Text for analysis:
Last modified: Tue Nov 8 15:24:36 CST 2011
This page provides some miscellaneous tools based on LIBSVM.
Roughly they include
- Things not general enough to be included in LIBSVM
- Research codes used in some our past papers
- Some data sets in LIBSVM formats
They will be less maintained comparing to the main LIBSVM package. However,
comments
are still welcome. Please properly
cite our work if you find them
useful. This supports our future development. --
Chih-Jen Lin
Disclaimer: We do not take any responsibility on damage or other
problems caused by using these software and data sets.
Table of Contents
Large linear classification when data cannot fit in memory
Weights for data instances
Fast training/testing for degree-2 polynomial mappings of data
Cross Validation with Different Criteria (AUC, F-score, etc.)
LIBSVM for dense data
LIBSVM for string data
Multi-label classification
LIBSVM Extensions at Caltech
Feature selection tool
LIBSVM data sets
SVM-toy in 3D
Multi-class classification (and probability output) via error-correcting codes
SVM Multi-class Probability Outputs
An integrated development environment to libsvm
ROC Curve for Binary SVM
Grid Parameter Search for Regression
Radius Margin Bounds for SVM Model Selection
Primal variable w of linear SVM and feature selection
Reduced Support Vector Machines Implementation
LIBSVM for SVDD and finding the smallest sphere containing all data
DAG approach for multiclass classification
Large linear classification when data cannot fit in memory
This is an extension
of LIBLINEAR
for data which cannot fit in memory.

Information provided:
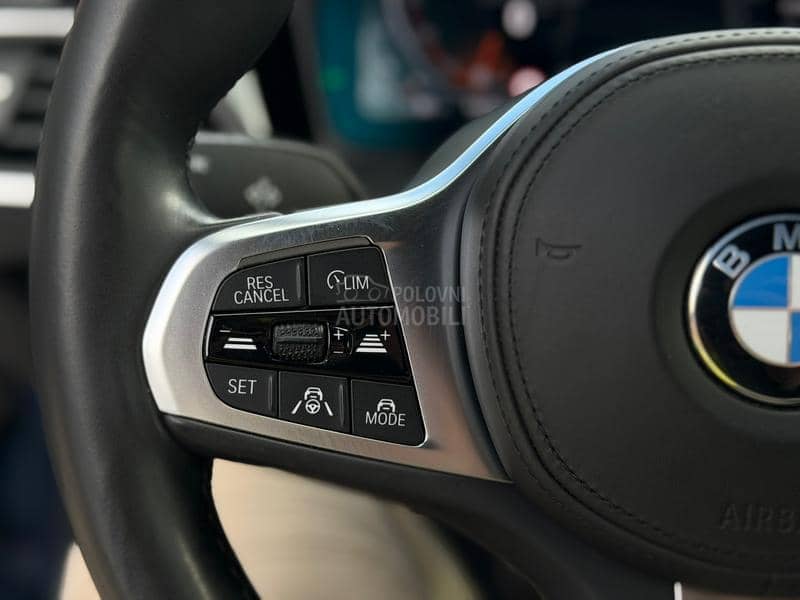 BMW 420 D/Laser/Msport/19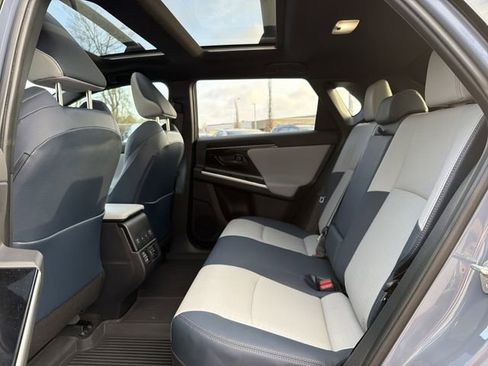 Certified 2024 Subaru Solterra Touring w/ Touring Package image 20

What you need to do:
A. Quote the LIBSVM tools page, starting at "Roughly they include" and ending at "and data sets.".
B. Answer these questions from the LIBSVM tools page:
(i) When was the page last modified?
(ii) Whose name follows the request to cite the work?
(iii) Which package does the tool for data that cannot fit in memory extend?
The listing has no connection to the LIBSVM tools page.

Replies:
A.
Roughly they include
- Things not general enough to be included in LIBSVM
- Research codes used in some our past papers
- Some data sets in LIBSVM formats
They will be less maintained comparing to the main LIBSVM package. However,
comments
are still welcome. Please properly
cite our work if you find them
useful. This supports our future development. --
Chih-Jen Lin
Disclaimer: We do not take any responsibility on damage or other
problems caused by using these software and data sets.

B.
(i) Tue Nov 8 15:24:36 CST 2011
(ii) Chih-Jen Lin
(iii) LIBLINEAR